There are some days when I still struggle to fully comprehend where we are now, and I find it quite difficult to think about what lies ahead. Which might explain the lack of recent blog posts. I’m not sure that the three of us have grieved properly for Ben yet, and not being able to spend time together with our family in the UK (many of whom are vulnerable and still self-isolating) hasn’t helped.
During lockdown it looked unlikely that I’d see any of my cycling challenges come to fruition, but as restrictions were lifted, we realised that in this extraordinary year, we owed it to ourselves to seize every opportunity that came our way. Cycling has given us the focus and motivation to keep going, and that started with us taking part in the virtual cycling challenge From Loughborough to Istanbul; For Ben. Being just a small part in this amazing event, which has raised over £30,000 for charities working to prevent suicide in young people, was very humbling but also a great help.
The challenges I set myself this year were in two sets of twenty. The first being to ride in twenty different French departments (states/counties), and as August draws to a close, I've managed a respectable thirteen.
The other twenty was made up of:
Climbing five mountain cols (passes).
Five consecutive days cycling over 50 km a day.
Five 100 km in a day.
Five shopping trips using the bike instead of the car.
Conquering the Cols in the Pyrenees
Living somewhere flat meant the cols were conquered whilst on holiday in Provence and the Pyrenees, and earlier this month I smashed my target having climbed thirteen cols and got to the top of Mont Ventoux.
August has been a month of milestones.
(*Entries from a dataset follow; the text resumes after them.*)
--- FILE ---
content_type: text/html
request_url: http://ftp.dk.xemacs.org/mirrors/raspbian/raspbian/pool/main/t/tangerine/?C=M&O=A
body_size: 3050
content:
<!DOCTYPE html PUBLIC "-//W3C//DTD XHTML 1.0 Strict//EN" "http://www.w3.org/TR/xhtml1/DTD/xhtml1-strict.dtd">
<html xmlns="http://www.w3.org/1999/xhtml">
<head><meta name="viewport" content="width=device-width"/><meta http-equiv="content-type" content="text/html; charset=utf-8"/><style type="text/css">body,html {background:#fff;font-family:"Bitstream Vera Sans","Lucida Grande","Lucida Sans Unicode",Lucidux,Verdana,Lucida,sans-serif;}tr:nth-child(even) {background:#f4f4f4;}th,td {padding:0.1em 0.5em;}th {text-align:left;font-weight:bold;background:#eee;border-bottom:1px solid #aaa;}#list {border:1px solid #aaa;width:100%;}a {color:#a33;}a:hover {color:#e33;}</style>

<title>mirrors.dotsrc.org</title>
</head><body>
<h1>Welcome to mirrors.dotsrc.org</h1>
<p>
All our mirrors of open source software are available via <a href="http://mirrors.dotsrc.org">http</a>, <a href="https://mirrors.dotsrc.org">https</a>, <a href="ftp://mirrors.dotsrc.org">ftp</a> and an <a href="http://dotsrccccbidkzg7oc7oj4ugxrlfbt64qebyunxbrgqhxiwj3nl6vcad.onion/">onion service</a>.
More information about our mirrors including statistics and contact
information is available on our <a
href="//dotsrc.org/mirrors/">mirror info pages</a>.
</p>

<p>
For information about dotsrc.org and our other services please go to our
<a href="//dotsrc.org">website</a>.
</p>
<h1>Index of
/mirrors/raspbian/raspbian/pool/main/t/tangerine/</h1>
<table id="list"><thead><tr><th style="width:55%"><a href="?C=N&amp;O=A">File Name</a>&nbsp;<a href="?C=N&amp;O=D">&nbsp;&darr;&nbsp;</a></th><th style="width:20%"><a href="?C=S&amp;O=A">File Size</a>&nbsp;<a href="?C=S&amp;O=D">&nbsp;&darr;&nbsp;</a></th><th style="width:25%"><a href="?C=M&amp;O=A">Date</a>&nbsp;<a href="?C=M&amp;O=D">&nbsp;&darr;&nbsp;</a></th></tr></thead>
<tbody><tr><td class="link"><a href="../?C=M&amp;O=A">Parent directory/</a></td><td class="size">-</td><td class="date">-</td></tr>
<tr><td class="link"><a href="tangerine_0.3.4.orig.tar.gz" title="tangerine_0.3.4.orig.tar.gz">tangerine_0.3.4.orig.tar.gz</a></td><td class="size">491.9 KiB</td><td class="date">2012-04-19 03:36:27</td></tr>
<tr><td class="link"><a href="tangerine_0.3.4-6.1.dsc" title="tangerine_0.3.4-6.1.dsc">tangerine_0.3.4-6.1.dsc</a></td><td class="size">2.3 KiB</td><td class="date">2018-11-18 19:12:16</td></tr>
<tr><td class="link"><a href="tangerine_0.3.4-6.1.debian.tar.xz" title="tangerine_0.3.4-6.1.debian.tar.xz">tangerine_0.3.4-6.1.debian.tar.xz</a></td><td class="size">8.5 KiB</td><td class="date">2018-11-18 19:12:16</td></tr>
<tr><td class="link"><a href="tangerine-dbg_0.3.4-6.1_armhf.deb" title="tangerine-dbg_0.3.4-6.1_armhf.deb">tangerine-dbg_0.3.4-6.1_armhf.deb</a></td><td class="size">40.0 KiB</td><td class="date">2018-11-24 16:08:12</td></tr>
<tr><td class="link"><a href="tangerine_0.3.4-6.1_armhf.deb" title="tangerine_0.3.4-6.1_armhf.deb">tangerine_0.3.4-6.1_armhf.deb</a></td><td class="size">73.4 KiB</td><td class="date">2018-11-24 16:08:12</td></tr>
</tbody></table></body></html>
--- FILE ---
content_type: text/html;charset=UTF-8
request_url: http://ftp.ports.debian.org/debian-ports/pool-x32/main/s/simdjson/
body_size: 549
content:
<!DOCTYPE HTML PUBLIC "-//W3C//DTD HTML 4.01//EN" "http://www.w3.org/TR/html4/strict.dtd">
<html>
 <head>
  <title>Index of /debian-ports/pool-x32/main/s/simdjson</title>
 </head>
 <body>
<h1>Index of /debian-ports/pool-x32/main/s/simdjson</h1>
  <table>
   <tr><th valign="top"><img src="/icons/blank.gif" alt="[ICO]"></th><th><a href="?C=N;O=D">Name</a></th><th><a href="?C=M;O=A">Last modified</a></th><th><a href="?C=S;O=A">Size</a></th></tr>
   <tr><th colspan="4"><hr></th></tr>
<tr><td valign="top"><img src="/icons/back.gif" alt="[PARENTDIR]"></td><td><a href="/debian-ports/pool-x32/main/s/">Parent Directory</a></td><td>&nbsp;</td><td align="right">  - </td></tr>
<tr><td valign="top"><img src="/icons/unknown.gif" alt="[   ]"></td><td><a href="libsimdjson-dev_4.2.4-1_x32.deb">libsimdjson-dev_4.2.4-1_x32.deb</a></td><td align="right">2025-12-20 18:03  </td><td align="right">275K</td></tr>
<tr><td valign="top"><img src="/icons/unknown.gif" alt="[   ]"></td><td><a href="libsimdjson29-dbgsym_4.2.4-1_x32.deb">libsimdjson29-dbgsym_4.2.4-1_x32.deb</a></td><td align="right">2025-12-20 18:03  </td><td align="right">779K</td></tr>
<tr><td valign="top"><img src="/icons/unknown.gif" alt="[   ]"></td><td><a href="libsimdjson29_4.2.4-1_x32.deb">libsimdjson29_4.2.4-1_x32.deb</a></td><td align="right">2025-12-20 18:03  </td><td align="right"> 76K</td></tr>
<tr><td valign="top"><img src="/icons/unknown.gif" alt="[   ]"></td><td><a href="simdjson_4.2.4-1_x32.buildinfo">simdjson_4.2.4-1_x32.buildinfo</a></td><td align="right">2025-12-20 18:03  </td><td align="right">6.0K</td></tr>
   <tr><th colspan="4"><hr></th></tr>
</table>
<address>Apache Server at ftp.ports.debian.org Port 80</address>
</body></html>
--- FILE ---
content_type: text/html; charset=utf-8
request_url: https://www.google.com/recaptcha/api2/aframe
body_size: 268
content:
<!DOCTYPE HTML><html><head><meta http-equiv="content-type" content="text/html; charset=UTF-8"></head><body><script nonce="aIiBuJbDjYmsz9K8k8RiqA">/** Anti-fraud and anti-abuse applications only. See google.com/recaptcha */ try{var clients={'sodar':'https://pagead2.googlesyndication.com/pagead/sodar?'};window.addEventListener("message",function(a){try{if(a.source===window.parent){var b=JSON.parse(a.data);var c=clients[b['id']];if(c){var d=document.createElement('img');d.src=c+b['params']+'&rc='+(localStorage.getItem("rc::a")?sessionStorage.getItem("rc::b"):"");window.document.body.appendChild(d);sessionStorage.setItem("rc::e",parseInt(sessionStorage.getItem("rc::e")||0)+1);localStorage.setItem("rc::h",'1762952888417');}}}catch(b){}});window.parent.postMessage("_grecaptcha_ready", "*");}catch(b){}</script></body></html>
Last week I clocked up a pretty impressive 418 km, making it the furthest distance I’ve cycled in a week this year, as well as completing my five consecutive days cycling over 50 km, and the second of my 100 km in a day.
This August I have also beaten the 2019 mile (3250 km) target I set (and achieved) last year, despite hardly using the bike for the two months of lockdown and I’ve hit another first; cycling over 1000 km in a single month.
In the Marais Poitevin, August 2020, 1000 km cycled
Yes, you did read that correctly. Almost 49 year old me, with my short legs, small frame (me and the bike) and little wheels, has cycled over one thousand kilometres this month, almost three thousand five hundred this year so far and nearly seven thousand since buying my Brompton #KTTinyTourer at the end of 2018.
Market shopping in Montbrun-les-Bains
The one I'm struggling on the most is the shopping, which I thought would be the easiest. Thanks to Covid-19 we have stopped popping to the shops for a few bits but have been more organised doing a regular big shop by car and eliminating some of the risk of going to the supermarket. We have, however, managed to reduce the amount we use the car by making the bikes our main mode of transport for social journeys and tasks like picking up prescriptions from the pharmacy and even parcels from the local delivery point. Friends are now so used to seeing us on the bikes we’ve had a few comments when we’ve been spotted out in the car, along the lines of “not on your bikes today then?”
I've climbed Mont Ventoux, all the way up there
Some of the things we have challenged ourselves to, including climbing Mont Ventoux at an altitude of 1912m, the Col d’Aubisque (1709m) and the Col du Tourmalet (2115m), have been hard work on the body and the mind and I’m still amazed I did it. One thing it has taught me is that there is something quite cathartic about pushing my body to its limits, hearing my heart pumping and feeling my lungs bursting with air, knowing it is a privilege to be alive in a year when so many have been lost.
I may not be quite there on all my challenges yet, but for a weird year, I'm pretty pleased with my progress so far. I do have a niggling worry though, what if I have peaked too soon achieving all this in the year I turn forty-nine, rather than in the run up to my big 50? I’ll just have to hope that 2021 has something much bigger and better waiting for me to achieve.
Our next challenge is to get Ed back to Poitiers for a safe university rentrée and to adapt once more to life as empty nesters.